MTA faces funding issues, capital project delays threaten future plans

NYS Comptroller Tom DiNapoli who released a new report about cybercrime.
NYS Comptroller Tom DiNapoli.
NYS Comptroller’s Office

New York state has provided financial support to the Metropolitan Transportation Authority (MTA) to stabilize its finances, but the transit authority is now facing challenges with its capital program due to funding issues, according to a report released by State Comptroller Thomas P. DiNapoli. The MTA’s capital work, crucial for maintaining and upgrading the regional transit system, has been delayed, potentially affecting future plans and the quality of service for riders.
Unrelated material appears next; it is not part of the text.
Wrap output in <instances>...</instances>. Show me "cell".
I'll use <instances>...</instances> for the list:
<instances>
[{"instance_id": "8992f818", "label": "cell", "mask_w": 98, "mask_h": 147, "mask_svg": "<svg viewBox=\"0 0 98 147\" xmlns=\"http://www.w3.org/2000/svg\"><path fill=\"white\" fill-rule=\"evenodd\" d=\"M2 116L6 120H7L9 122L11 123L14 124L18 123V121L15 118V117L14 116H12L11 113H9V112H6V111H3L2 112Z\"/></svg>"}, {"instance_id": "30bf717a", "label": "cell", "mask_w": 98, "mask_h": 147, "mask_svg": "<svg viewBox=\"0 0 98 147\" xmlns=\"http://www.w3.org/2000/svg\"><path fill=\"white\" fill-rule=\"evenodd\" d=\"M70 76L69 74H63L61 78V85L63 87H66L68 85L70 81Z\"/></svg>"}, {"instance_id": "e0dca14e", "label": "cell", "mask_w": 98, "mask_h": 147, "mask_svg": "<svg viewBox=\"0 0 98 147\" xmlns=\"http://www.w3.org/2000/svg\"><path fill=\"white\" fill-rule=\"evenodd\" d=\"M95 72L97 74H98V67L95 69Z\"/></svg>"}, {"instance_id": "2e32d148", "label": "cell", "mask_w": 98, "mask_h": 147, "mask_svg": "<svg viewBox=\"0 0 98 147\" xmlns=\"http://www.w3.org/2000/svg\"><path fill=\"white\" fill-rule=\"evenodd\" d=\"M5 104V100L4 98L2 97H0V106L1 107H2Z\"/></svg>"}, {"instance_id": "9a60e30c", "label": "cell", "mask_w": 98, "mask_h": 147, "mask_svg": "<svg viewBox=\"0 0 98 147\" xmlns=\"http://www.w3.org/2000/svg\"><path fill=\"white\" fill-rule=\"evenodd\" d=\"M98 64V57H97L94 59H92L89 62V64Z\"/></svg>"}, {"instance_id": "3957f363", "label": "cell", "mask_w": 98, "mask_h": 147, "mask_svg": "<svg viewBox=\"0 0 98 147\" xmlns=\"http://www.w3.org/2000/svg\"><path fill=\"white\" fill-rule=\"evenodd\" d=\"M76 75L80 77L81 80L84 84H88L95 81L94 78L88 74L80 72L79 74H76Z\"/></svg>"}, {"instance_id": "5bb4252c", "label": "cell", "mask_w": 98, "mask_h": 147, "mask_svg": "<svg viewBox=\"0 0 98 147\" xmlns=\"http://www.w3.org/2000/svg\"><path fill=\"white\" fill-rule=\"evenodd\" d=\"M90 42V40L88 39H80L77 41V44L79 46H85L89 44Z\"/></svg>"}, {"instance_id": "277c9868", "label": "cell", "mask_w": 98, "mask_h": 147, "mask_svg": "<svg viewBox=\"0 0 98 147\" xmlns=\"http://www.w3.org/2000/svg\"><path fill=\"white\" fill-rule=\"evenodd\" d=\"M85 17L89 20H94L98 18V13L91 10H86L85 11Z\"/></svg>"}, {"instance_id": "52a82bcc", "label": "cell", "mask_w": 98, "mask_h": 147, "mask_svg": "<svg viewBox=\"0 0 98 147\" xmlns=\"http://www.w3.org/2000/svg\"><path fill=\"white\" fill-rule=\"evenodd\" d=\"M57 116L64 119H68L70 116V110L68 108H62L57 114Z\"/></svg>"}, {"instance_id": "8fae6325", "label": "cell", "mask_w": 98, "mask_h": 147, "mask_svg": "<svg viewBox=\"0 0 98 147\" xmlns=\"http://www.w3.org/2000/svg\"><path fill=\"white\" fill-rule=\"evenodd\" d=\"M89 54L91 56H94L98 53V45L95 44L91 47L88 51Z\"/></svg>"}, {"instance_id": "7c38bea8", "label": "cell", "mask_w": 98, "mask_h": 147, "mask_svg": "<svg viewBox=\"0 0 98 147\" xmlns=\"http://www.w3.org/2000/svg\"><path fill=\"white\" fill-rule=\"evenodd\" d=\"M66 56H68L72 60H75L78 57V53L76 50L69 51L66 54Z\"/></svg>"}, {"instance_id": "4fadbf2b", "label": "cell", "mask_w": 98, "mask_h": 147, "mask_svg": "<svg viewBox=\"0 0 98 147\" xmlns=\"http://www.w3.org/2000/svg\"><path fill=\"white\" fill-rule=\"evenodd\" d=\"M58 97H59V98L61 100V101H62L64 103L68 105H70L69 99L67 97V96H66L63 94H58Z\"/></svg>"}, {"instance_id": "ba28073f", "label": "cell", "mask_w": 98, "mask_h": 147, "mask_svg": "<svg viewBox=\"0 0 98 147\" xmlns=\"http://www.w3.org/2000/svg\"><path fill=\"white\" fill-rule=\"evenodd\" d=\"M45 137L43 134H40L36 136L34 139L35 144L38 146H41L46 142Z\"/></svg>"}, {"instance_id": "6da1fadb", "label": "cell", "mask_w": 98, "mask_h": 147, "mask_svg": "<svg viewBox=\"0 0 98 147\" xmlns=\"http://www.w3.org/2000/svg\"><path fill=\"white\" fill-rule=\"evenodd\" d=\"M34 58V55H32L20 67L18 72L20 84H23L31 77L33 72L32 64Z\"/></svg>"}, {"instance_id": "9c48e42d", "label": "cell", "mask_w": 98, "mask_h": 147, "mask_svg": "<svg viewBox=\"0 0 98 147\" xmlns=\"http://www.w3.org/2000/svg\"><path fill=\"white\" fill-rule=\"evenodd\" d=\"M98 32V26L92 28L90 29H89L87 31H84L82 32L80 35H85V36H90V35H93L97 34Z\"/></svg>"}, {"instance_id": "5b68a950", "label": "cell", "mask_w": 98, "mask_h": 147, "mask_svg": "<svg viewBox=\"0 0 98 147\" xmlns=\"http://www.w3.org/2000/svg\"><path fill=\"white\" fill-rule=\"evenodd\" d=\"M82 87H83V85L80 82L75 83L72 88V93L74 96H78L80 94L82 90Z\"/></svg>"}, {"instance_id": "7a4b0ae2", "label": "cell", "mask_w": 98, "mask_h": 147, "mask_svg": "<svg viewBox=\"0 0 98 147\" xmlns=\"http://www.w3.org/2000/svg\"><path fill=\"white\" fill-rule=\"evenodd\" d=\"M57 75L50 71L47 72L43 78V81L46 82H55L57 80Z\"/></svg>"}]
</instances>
The MTA’s capital commitments have fluctuated in recent years, with the authority investing $11.4 billion in capital work in 2022, a record high. However, this figure dropped to $8 billion in 2023, and the 2024 target, initially estimated at $12 billion, now stands at under $3 billion. Delays and uncertainties surrounding congestion pricing implementation, originally expected to contribute about $15 billion to the MTA’s current $54.8 billion 2020-2024 capital program, have pushed back vital projects and raised concerns about the source of funding for future projects.

Looking ahead, the MTA is expected to release its 2025-2029 capital program by October 1, 2024, outlining priorities for system repairs and improvements. The size of the program is anticipated to be at least as large as the previous program, with a potential funding gap of at least $25 billion if alternative revenue sources are not identified. This gap could lead to increased debt, negatively impacting the MTA’s operating budget and possibly necessitating fare hikes or service cuts.

The report also outlines the MTA’s debt situation, highlighting that long-term debt issued and supported by the operating budget more than doubled between 2000 and 2010. Although the growth rate slowed from 2010 to 2019, the debt has since increased to accommodate capital spending. The total outstanding debt is expected to rise from $42.4 billion in 2023 to $59.9 billion by 2028.

A small but growing portion of the MTA’s debt is funded outside the operating budget, known as capital lockbox debt, primarily supported by future congestion pricing revenues. This shift is projected to stabilize the operating budget by reducing the impact of annual debt payments. Non-lockbox debt, impacting day-to-day operations, is estimated to decline over time as the MTA relies more on lockbox debt.

DiNapoli’s report calls on the MTA to prioritize its needs to avoid disinvestment in the system, emphasizing that bringing back riders will be essential to reducing the MTA’s long-term debt burden. The report warns that without a clear plan to manage its financial challenges, the MTA risks impacting the quality of service for its riders and the broader stability of its transit system.